Advantages and disadvantages of single market

Advantages
Easy to trade
More availability of raw materials
Distribution costs lower
Low barriers of entry

Disadvantages
Could damage domestic businesses
Some countries could grow faster than others with this policy
Businesses could monopolize the market

Factors affecting businesses moving into international markets
Levels of corporation tax
Protectionism
Laws and legislation
Ease of distribution
Bureaucracy
Investment rate of country
Infrastructure
Employment/Unemployment levels
Literacy rate
Exchange rates
Trade alliances

The impact of Globalisation on consumers
More variety in their products
More value for money
Tough regulations on foreign companies could raise the price for all products, because small domestic businesses need to match the same price of large foreign businesses to be able to compete
Better customer service
Better ability to potentially barter

Advantages and disadvantages of businesses that trade across international borders
Advantages
More profit
Access to a new market
Increase market share/ brand awareness
Government limitations
Disadvantages
Protectionism
Copyright issue
Joint Ventures
Lack of availability for workforce


Mergers and takeovers with examples
A merger is when two businesses join together and a takeover is when one business takes over another business. There are two types of mergers there is a voluntary merger, this happens when a business agrees terms for a takeover and there is a non-voluntary merger is when no real terms have been agreed between two businesses. The other type of merger is a forced merger by forced such as buying the majority shares in a business. Mergers and acquisitions are often a term used to give reference to different type of takeover, with integration used to describe mergers. Acquisition is where a company enters a market by taking over another business.
 
Vertical and horizontal integration 
The terms horizontal and vertical integration are usually associated with the mergers and takeovers. The first type of integration is horizontal integration, this is where both firms are on the same line of production. They both undertake one part of the same production line and they both produce very similar products. Vertical integration is where there are two businesses who are in different parts of the production process and produce very different products. An example, of this is farmers setting up selling produce rather than selling their products as a wholesaler.
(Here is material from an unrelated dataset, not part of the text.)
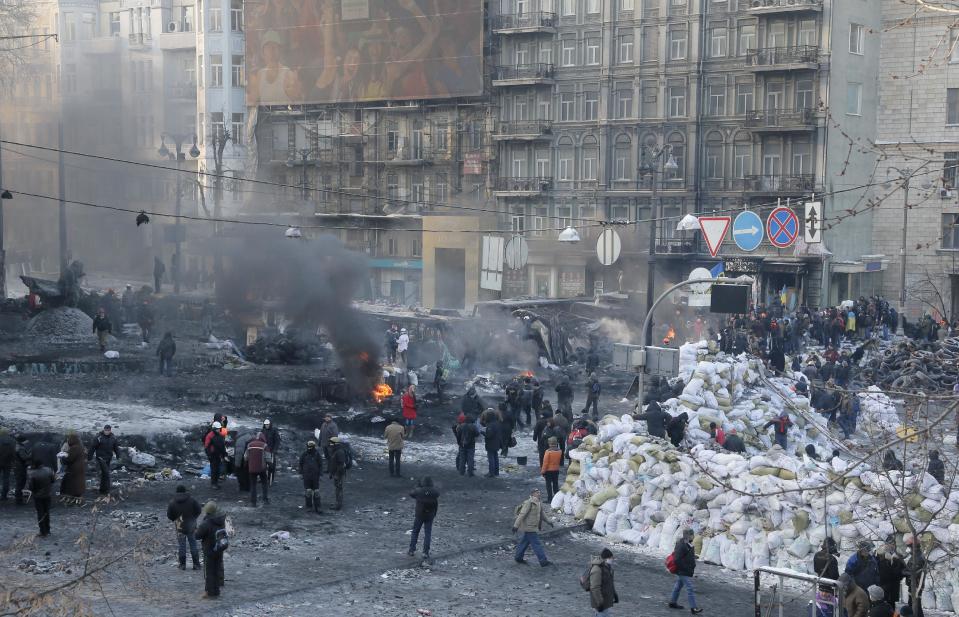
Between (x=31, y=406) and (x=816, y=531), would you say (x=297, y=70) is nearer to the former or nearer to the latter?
(x=31, y=406)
The different economies of scale that apply to businesses as they expand

Technical economies of scale: When businesses invest in expensive and specialist capital machinery, this will lower the unit cost for production.
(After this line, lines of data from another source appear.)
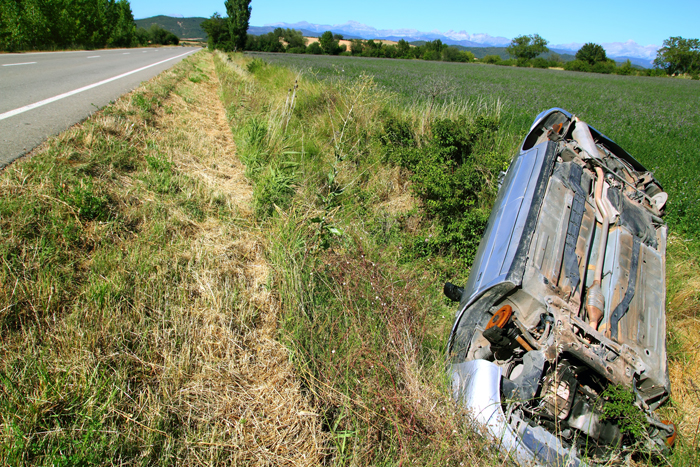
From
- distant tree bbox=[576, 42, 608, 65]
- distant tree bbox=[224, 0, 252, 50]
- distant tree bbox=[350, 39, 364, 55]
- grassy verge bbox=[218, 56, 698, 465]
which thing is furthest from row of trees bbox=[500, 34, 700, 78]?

Marketing economies of scale:More power in the market bringing better negotiation power, they can get lower prices for advertisement.
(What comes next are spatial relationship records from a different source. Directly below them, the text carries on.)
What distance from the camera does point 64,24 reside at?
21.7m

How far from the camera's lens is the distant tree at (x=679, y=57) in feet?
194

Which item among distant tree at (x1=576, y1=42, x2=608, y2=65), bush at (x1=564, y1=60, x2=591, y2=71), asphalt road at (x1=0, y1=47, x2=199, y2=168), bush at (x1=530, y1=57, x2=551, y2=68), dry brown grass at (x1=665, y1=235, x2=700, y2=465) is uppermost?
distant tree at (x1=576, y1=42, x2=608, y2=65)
Financial economies of scale: Have better access to credit facilities, easier to take loans.

Managerial economies of scale: They have specialization of labour, employ specialist workers which are more efficient.

Commercial economies of scale: Purchasing economies occur when a business buys goods in bulk and benefits from discounts.

Research and development economies of scale: Research more efficient methods of production, allows changes to the production process.